Agent Skill · NVIDIA NIM

tao-finetune-cosmos-reason

Cosmos3-Nano video QA supervised fine-tuning with FSDP parallelism. Use when training or evaluating video question-answering models, fine-tuning Cosmos3-Nano or compatible Cosmos Reason models with SFT/LoRA, or working with Cosmos-RL. Trigger phrases include "fine-tune Cosmos", "Cosmos3 Nano Reasoner", "Cosmos-RL SFT", "video QA fine-tune", "Cosmos3-Nano training".

View SKILL.md on GitHub → Source repository Provider profile

Provider: NVIDIA NIM Path in repo: skills/tao-finetune-cosmos-reason/SKILL.md

Skill body

Cosmos-RL

Supervised fine-tuning (SFT) of Cosmos Reason video QA models. The packaged default base model is hf_model://nvidia/Cosmos3-Nano. Pretrained weights are sourced from HuggingFace, not NGC. Gated HuggingFace models require HF_TOKEN. Some Cosmos-RL images cannot load the native Cosmos3 Omni checkpoint format directly; for those images, convert Cosmos3-Nano to a Qwen3-VL HF safetensors directory before train/evaluate and use that converted directory as the PTM path.

Uses FSDP-based parallelism with dp_shard_size for GPU count and dp_replicate_size for node count (not the standard num_gpus/num_nodes).

Requests for “Cosmos Reason 3”, “Cosmos3 Nano Reasoner”, or nvidia/Cosmos3-Nano are handled by this skill. There is no separate Cosmos3 model directory in the skill bank; route those requests here. Override the base HuggingFace model only when the user explicitly asks for a different model.

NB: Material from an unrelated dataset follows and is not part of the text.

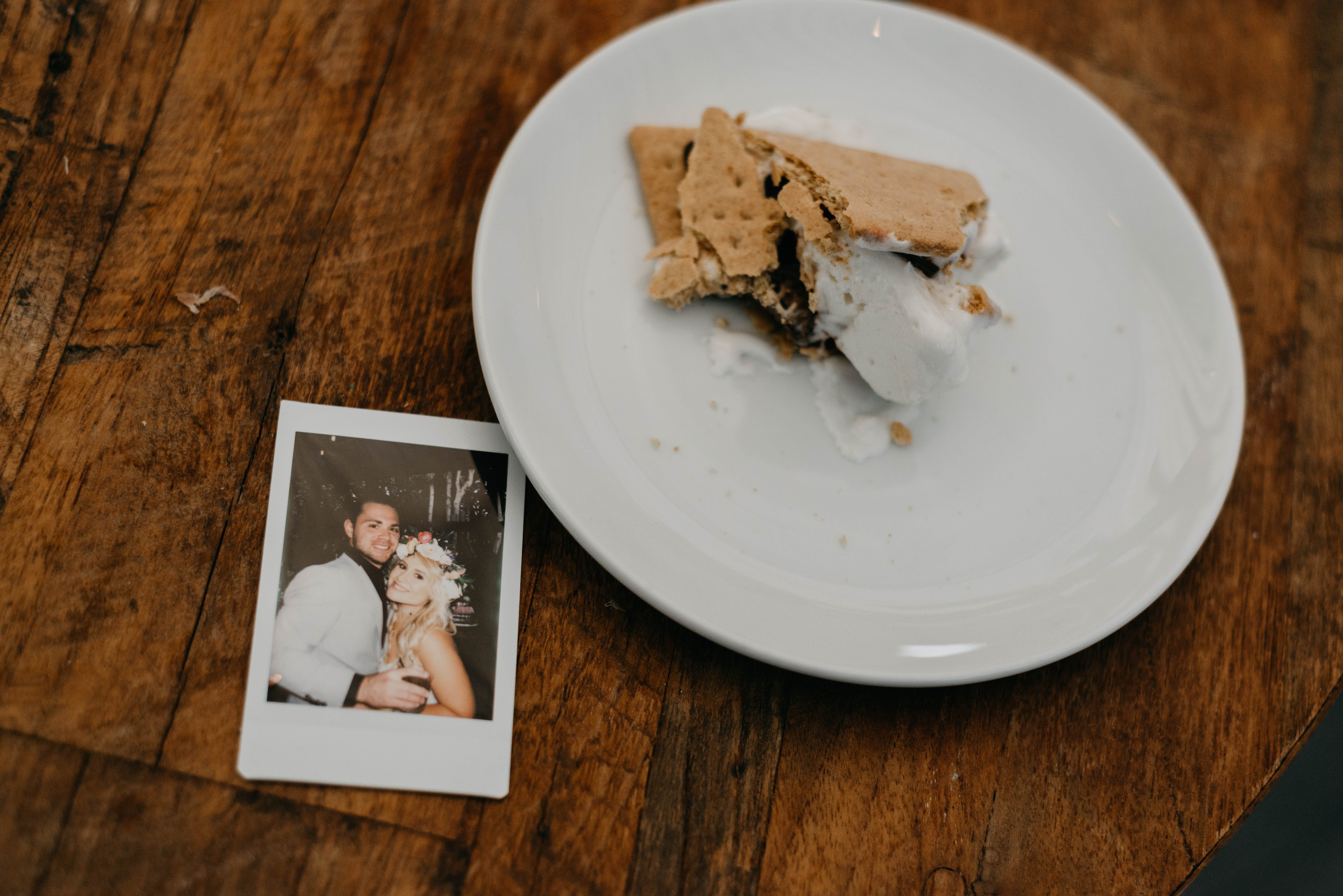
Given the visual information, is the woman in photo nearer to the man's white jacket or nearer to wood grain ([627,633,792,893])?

Deep detail lives in references; load the smallest one that matches the task:

references/cosmos-reason-launch.md — launch intake, preflight, per-action dataset requirements, spec construction, typical overrides.
references/cosmos-reason-evaluate.md — evaluate (flat TOML, task types, LoRA eval, selective download, results) and datasets.
references/cosmos-reason-automl.md — AutoML/HPO policy and search-space guidance.
references/cosmos-reason-parameters.md — important parameters, hardware, error patterns, DEFT/gap analysis, parent-model inference mappings.

Dataclass Schemas

Generated TAO Core schemas are packaged in schemas/<action>.schema.json, with schemas/manifest.json listing available actions. Each generated schema also emits references/spec_template_<action>.yaml from the schema top-level default field. AutoML enablement is declared at the model layer in references/skill_info.yaml via automl_enabled. Runnable AutoML still requires schemas/train.schema.json and references/spec_template_train.yaml to exist and parse. Use the packaged train schema for automl_default_parameters, automl_disabled_parameters, defaults, min/max bounds, enums, option weights, math conditions, dependencies, and popular parameters. Do not expect ~/tao-core at runtime; maintainers regenerate schemas/templates before packaging the skill bank.

Train Action Policy

This model is AutoML-enabled at the model layer. Before handling any train-stage request, read references/skill_info.yaml and resolve the run override from either an explicit automl_policy value or the user’s workflow request. Use automl_policy: on by default and only expose on / off in new launch prompts. Treat phrases like “turn off AutoML”, “disable AutoML”, “no HPO”, or “plain training” as automl_policy: off for this run only. When automl_policy: on, automl_enabled: true, and both schemas/train.schema.json and references/spec_template_train.yaml are packaged, route the train action through tao-skill-bank:tao-run-automl by default with this model’s skill_dir. Preserve workflow/application overrides for datasets, specs, output directories, GPU/platform settings, parent checkpoints, and automl_policy. Use direct model training only when automl_policy: off or the packaged train schema/template is missing; in the missing-schema case, report that AutoML is enabled but not runnable for this model until schemas are generated.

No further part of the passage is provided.